Crédito adicional para novo concurso GM Rio
Além da proposta de reformulação da Guarda Municipal, a Prefeitura do Rio de Janeiro também anunciou, no dia 14 de fevereiro, a abertura de um crédito suplementar no orçamento fiscal para a realização de um novo concurso GM Rio. Esse crédito foi reservado caso seja necessário lançar um novo edital, embora a criação da Força de Segurança Municipal não garanta, por si só, a realização do concurso.
A carreira de guarda municipal exige o nível médio, idade entre 18 e 30 anos, carteira de habilitação nas categorias A ou B e altura mínima de 1,65m (homem) ou 1,60m (mulher). A remuneração atual é de R$3.161, já incluindo salário, adicional de risco e auxílio-transporte.
No último concurso GM Rio, realizado em 2012, os candidatos foram avaliados por meio das seguintes etapas:
- Prova objetiva
- Prova antropométrica e física
- Avaliação psicológica
- Exame social e documental
- Curso de formação
A prova objetiva do concurso Guarda Municipal RJ foi composta por 60 questões, distribuídas pelas seguintes disciplinas:
- Língua Portuguesa – 25 questões;
- Noções de Direito Administrativo, Direto Constitucional, Cidadania e Direitos Humanos – 15 questões;
- Raciocínio Lógico – dez questões;
- Informática – seis questões;
- Ética do Servidor na Administração Pública – quatro questões.
Leia também – Segurança Presente RJ: saiu edital para 2.212 vagas.
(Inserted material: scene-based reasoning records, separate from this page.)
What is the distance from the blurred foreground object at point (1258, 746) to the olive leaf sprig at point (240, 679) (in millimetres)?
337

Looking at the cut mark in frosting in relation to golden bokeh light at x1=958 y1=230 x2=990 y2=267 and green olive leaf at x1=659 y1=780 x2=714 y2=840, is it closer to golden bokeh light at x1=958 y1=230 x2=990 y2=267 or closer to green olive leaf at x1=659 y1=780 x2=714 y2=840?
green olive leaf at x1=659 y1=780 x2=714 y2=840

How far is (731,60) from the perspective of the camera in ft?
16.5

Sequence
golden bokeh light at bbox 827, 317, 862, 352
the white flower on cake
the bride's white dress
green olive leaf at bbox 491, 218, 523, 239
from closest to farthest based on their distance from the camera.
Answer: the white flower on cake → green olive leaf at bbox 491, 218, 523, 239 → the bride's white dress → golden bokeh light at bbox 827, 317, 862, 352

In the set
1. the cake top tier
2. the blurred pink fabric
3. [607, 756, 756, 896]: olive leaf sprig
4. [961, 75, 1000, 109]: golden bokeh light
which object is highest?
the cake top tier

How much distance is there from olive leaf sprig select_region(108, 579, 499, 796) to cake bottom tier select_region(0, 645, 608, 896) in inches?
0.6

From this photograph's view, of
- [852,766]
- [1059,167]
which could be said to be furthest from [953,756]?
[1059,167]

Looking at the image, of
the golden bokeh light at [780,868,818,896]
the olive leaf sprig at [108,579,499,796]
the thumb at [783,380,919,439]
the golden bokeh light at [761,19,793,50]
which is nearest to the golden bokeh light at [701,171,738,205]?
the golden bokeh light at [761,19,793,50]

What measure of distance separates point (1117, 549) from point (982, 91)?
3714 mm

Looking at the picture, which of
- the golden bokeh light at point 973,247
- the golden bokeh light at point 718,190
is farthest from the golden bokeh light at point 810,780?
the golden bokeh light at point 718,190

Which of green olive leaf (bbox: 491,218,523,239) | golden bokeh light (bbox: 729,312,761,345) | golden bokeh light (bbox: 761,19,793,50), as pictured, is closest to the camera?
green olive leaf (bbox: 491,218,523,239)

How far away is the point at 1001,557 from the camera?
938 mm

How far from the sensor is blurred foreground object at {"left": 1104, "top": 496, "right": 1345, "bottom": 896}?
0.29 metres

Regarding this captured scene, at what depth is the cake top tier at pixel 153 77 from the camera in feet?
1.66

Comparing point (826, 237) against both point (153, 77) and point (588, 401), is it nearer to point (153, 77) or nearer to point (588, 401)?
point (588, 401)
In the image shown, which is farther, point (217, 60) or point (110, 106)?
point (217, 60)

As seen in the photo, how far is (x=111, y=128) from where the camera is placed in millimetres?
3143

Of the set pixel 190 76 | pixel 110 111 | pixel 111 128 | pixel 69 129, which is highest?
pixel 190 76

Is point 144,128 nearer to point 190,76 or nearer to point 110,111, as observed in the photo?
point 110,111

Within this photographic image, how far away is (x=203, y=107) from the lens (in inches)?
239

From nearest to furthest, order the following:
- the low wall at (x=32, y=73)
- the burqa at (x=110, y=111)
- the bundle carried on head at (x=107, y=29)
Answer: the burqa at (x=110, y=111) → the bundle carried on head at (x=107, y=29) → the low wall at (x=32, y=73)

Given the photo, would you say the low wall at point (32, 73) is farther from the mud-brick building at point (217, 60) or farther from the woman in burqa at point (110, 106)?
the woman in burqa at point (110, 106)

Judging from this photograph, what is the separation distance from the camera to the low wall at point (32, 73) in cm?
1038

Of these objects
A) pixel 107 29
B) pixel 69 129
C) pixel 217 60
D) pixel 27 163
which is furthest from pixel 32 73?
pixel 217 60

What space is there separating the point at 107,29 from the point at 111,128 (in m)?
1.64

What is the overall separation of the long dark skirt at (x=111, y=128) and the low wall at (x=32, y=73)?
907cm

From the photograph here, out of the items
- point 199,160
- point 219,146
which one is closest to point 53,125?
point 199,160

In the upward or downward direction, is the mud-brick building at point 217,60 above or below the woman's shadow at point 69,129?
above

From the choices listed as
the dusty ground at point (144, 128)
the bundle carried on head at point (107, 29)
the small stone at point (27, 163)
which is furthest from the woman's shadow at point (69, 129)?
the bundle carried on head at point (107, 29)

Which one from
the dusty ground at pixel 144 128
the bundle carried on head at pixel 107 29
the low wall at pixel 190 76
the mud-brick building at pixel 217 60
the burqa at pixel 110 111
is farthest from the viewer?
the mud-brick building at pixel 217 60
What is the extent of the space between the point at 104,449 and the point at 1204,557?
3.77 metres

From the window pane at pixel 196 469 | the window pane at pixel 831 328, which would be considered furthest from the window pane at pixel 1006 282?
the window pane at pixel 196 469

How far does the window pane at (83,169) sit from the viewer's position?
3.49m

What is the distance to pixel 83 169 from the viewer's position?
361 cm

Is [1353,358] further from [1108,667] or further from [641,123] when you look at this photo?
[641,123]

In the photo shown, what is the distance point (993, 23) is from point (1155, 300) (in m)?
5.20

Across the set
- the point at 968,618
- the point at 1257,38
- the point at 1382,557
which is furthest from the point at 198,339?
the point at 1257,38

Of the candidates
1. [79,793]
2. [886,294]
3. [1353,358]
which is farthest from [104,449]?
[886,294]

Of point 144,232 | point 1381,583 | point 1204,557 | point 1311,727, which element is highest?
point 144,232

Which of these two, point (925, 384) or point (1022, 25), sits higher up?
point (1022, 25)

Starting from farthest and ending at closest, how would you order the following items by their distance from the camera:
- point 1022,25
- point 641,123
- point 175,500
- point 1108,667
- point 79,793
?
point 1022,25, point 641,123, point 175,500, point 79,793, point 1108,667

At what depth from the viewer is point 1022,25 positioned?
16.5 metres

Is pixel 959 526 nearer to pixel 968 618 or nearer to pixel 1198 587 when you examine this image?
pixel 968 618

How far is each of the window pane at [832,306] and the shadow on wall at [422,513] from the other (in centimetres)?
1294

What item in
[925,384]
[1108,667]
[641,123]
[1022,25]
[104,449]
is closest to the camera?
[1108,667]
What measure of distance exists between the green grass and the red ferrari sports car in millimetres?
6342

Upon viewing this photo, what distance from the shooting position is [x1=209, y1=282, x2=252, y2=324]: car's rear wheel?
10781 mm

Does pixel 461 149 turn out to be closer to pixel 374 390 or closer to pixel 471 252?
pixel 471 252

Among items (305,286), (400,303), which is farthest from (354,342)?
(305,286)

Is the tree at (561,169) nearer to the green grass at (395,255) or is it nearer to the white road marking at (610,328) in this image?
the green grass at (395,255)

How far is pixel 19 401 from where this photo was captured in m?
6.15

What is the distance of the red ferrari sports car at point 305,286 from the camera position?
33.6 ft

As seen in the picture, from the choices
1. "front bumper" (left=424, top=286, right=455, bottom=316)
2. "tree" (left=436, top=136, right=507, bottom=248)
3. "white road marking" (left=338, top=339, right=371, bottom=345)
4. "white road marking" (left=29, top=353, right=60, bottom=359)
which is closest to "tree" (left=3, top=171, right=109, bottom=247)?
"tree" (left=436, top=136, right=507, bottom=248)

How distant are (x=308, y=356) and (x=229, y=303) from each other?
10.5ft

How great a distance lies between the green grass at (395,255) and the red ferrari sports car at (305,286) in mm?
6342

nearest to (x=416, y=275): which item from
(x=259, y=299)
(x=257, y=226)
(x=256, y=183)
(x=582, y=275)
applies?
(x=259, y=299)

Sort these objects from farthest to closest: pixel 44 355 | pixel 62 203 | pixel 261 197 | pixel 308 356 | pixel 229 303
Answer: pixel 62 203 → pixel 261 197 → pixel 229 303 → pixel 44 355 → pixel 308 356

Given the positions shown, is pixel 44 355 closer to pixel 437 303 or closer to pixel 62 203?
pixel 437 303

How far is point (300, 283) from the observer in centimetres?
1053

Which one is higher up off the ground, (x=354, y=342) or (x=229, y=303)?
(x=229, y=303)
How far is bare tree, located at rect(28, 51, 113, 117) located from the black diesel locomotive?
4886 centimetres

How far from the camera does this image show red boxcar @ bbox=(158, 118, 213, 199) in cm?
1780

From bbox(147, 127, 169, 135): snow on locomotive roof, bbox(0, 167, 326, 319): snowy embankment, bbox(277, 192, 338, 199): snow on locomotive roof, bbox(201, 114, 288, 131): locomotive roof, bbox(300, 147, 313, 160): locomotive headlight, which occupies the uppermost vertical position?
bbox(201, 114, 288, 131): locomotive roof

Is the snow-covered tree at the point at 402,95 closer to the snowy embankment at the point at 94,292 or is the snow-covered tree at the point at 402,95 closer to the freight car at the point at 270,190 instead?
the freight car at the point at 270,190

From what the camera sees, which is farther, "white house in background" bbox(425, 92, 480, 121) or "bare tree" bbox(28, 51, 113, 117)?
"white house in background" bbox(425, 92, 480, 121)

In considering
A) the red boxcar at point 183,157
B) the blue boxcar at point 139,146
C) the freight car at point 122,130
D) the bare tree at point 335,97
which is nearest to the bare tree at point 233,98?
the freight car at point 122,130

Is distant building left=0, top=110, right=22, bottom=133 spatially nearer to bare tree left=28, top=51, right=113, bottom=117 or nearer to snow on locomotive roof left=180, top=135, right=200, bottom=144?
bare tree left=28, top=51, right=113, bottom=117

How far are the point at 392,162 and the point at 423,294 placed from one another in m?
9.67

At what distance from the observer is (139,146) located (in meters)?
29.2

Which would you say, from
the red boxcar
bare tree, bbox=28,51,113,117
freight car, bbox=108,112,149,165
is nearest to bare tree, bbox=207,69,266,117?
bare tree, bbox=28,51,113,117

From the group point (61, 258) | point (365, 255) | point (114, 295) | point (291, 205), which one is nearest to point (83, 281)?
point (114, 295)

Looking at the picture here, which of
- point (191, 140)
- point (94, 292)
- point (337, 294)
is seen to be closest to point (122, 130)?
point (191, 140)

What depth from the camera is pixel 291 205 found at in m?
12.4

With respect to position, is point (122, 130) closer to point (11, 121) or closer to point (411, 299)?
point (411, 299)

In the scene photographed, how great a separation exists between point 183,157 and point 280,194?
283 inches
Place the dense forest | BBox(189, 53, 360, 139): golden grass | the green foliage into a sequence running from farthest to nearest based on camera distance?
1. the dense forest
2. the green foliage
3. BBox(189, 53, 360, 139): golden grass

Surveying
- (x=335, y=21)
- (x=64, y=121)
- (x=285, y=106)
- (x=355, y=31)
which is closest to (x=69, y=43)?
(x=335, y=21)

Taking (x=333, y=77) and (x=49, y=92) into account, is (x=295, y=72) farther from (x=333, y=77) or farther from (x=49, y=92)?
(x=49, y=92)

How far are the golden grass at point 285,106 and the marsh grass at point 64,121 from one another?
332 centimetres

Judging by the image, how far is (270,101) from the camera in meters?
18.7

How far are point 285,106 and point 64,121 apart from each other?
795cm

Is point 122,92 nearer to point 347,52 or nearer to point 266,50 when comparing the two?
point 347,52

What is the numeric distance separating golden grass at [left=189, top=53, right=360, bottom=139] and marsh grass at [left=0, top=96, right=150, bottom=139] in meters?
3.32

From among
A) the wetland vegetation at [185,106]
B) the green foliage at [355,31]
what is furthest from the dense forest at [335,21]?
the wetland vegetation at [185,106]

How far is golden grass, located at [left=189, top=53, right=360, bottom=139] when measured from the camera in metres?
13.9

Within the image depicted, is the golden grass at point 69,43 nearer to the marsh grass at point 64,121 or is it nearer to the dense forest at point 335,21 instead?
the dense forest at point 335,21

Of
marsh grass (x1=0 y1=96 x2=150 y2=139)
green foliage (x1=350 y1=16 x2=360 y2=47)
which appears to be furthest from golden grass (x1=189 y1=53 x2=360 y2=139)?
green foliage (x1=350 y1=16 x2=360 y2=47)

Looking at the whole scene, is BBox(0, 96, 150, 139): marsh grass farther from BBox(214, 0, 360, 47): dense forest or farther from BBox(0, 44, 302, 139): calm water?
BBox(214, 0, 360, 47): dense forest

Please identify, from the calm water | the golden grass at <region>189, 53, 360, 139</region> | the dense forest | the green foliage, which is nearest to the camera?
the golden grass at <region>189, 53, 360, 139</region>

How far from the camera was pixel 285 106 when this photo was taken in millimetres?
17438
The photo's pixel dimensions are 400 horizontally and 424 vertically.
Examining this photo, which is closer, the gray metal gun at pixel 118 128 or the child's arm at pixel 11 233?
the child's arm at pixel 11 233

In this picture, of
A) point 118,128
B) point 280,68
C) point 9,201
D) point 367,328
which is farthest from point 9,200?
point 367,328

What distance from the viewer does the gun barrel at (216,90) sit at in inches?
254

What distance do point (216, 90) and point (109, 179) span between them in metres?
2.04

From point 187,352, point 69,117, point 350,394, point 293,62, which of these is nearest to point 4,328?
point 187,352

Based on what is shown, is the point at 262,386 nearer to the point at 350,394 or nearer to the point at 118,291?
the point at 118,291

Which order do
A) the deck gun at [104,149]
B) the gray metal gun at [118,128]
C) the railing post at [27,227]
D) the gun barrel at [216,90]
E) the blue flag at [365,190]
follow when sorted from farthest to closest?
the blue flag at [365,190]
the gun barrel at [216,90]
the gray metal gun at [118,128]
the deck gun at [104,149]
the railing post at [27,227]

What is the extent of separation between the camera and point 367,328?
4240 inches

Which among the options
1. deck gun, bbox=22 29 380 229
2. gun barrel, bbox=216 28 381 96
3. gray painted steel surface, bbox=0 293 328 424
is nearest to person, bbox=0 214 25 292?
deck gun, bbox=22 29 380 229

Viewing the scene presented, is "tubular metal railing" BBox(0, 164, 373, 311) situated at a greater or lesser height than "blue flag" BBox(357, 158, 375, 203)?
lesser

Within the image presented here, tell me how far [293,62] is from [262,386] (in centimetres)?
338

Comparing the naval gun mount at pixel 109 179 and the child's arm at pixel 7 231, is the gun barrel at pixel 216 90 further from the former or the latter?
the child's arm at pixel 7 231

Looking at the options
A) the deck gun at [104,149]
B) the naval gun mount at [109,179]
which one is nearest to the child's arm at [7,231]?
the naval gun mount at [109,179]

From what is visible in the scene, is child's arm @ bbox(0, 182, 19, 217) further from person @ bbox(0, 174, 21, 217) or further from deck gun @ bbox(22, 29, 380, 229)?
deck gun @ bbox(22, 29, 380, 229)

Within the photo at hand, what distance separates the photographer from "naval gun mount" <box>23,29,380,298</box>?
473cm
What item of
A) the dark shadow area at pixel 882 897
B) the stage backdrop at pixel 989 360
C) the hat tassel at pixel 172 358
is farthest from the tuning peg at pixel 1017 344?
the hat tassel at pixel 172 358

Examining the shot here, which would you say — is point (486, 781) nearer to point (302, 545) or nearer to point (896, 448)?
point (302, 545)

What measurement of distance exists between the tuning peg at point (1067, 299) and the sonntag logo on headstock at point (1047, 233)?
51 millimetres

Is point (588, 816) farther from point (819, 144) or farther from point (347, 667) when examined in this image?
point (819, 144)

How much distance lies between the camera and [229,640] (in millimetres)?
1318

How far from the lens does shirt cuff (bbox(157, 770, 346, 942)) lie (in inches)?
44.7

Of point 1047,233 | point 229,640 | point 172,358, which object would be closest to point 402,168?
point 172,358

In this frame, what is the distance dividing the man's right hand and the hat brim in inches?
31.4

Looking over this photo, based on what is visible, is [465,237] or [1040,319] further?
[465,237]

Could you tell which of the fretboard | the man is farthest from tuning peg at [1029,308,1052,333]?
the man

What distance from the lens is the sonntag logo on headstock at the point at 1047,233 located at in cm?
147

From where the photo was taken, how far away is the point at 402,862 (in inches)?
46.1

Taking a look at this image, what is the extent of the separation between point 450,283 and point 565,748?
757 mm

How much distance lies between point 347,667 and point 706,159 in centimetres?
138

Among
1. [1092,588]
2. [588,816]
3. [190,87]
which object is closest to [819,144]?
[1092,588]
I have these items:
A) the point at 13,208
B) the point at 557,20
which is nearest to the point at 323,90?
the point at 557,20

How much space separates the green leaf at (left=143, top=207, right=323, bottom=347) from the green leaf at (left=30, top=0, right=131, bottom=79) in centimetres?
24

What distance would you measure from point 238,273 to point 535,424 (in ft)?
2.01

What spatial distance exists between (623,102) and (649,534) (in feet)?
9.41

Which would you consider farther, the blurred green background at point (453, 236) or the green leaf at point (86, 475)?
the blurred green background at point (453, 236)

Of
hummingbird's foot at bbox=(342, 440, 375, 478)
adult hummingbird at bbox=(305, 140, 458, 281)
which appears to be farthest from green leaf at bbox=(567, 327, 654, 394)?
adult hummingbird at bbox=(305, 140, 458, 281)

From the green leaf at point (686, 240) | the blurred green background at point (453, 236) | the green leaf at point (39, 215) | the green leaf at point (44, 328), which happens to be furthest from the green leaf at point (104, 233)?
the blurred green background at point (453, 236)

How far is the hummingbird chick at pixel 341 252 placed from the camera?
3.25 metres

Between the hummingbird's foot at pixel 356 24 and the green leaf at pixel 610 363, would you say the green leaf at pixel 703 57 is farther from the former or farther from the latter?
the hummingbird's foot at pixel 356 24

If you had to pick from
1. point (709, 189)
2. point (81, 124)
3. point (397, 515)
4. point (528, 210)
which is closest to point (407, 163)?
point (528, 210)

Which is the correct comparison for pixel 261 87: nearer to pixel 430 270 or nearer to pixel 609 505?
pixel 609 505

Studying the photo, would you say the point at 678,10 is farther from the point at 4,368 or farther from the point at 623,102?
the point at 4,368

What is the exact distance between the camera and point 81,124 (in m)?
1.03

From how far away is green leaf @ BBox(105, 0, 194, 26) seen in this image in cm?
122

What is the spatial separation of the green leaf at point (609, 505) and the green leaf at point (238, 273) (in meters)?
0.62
Níveis médio e superior!
O concurso GM Rio de 2012 é marcado pela polêmica da não-convocação de todos os 2 mil classificados no certame. Fora isso, em função da pandemia da Covid 9, a seleção teve seu prazo de validade congelado.
No entanto, no dia 20 de junho de 2023, a portaria que suspendia a vigência do prazo de validade do concurso de 2012 foi revogada.